**Görev Listesi**:
A. Kaynak metindeki "Bugüne kadar namusumla yaşadım." cümlesini İngilizceye çevirin.
B. Kaynak metinde "Bugüne kadar namusumla" ile "namuslu olmaya çalıştım." arasındaki kısmı, her iki ifade de dahil olmak üzere, aynen yineleyin.

Namusum ve şerefim üzerine...

Güncelleme Tarihi:

Namusum ve şerefim üzerine...
Oluşturulma Tarihi: Kasım 06, 2002 18:18

Tamam, anladım, siz haklısınız. Bundan sonra göz bebeğim vatanıma ve aziz milletime layık bir insan olacağım. Sizin hoşlandığınız türden yani... Hani baş tacı ettiğiniz, oylarınızla Türkiye Büyük Millet Meclisi’ne gönderdiğiniz...

Haberin Devamı

Aziz Türk Milleti, Muhterem Vatandaşlarım !

Bugüne kadar namusumla yaşadım.

Gençliğimde ticaret yaptım, turizmcilik yaptım, hayvancılık yaptım, kamyonumun direksiyonunda malımı sattım, sabah namazıyla Bismillah diyerek dükkan açtım... ama hep efendi, dürüst, namuslu olmaya çalıştım.

Yaklaşık on beş senedir de üç kuruş maaş için mesai yapıyorum.

- Başta boğazından haram mal sokamadığım fedakâr eşim ve çocuklarımdan,
- yüzünü kızartamadığım annem ve babamdan,
- sonra hakkını yemediğim o meşhur tüyü bitmemiş yetimden,
- vergimi keriz gibi tıkır tıkır ödediğim Allah zevâl vermesin Yüce Devlet’imden,
- emlâk ve çöp vergileri için belediyeden,
- kapıcı aidatı, elektrik ve su giderleri için apartman yönetiminden,
- veresiye yazdırıp borç takmadığım Karslı bakkalım Muhittin’den,
- gününde ödediğim faturalar için her türlü sayın kişi, kurum ve kuruluştan,
- gününde tahsil edebildikleri çek ve senetlerim için üçüncü şahıslardan,
- borç aldığımda zamanında ve faiziyle geri verdiğim bilumum banka ve benzeri kurumdan,
ve bu açıklamamda adı sehven unutulmuş bütün dost, akraba ve iş ilişkilerimden
sayın kamuoyunun önünde ve ilân yoluyla özür diliyorum.

**Kayıtlar**:
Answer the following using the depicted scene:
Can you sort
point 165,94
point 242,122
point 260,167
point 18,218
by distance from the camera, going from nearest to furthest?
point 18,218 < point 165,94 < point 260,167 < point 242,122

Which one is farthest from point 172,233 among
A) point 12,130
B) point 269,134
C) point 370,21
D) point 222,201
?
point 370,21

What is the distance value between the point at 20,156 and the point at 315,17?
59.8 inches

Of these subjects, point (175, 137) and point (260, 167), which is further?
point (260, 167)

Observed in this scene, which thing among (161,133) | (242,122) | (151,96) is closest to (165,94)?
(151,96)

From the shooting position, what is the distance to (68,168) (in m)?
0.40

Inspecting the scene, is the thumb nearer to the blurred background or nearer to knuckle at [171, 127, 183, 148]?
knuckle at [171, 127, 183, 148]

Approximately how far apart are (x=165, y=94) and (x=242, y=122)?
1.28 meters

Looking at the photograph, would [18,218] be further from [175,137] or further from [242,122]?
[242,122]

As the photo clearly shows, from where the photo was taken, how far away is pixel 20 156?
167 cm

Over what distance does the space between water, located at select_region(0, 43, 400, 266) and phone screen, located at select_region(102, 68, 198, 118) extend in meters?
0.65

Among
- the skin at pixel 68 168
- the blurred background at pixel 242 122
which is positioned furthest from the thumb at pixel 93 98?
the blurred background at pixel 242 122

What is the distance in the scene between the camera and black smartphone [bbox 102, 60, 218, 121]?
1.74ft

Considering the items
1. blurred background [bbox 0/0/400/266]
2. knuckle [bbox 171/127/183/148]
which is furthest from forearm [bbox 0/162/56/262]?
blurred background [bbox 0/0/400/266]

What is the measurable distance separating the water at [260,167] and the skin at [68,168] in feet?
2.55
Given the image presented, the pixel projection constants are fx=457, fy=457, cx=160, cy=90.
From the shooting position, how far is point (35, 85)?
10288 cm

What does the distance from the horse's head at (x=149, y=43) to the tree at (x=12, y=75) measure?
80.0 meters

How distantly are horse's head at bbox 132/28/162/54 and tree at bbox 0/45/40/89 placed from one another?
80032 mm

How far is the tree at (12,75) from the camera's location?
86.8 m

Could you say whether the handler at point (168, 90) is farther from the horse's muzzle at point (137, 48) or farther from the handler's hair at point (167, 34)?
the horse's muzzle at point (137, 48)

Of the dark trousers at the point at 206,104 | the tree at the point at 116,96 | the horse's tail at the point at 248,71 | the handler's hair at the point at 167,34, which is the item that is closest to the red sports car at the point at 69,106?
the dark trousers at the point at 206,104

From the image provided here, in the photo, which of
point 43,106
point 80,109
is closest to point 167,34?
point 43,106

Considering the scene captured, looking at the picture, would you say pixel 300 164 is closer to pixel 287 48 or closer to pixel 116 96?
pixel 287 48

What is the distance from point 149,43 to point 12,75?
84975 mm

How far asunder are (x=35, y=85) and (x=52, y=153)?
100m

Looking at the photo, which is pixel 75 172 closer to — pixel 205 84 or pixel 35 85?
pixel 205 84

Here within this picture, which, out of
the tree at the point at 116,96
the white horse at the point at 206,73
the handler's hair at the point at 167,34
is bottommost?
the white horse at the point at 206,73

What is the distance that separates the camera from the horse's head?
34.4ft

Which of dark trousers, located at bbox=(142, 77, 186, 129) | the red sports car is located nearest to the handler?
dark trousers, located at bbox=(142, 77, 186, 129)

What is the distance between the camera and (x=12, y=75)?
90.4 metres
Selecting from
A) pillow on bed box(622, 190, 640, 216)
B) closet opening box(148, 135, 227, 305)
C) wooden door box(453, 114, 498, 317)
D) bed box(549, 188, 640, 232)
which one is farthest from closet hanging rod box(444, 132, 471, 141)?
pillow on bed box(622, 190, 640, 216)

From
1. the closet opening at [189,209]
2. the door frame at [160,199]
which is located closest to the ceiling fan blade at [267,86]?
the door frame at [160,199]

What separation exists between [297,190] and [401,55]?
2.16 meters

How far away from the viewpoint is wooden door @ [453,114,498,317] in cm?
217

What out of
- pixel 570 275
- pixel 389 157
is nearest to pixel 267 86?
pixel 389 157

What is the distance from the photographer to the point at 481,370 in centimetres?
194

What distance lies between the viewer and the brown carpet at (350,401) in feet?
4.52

**Görevlere Göre Çıktılar**:
A. I have lived honorably until today.

B.
Bugüne kadar namusumla yaşadım.

Gençliğimde ticaret yaptım, turizmcilik yaptım, hayvancılık yaptım, kamyonumun direksiyonunda malımı sattım, sabah namazıyla Bismillah diyerek dükkan açtım... ama hep efendi, dürüst, namuslu olmaya çalıştım.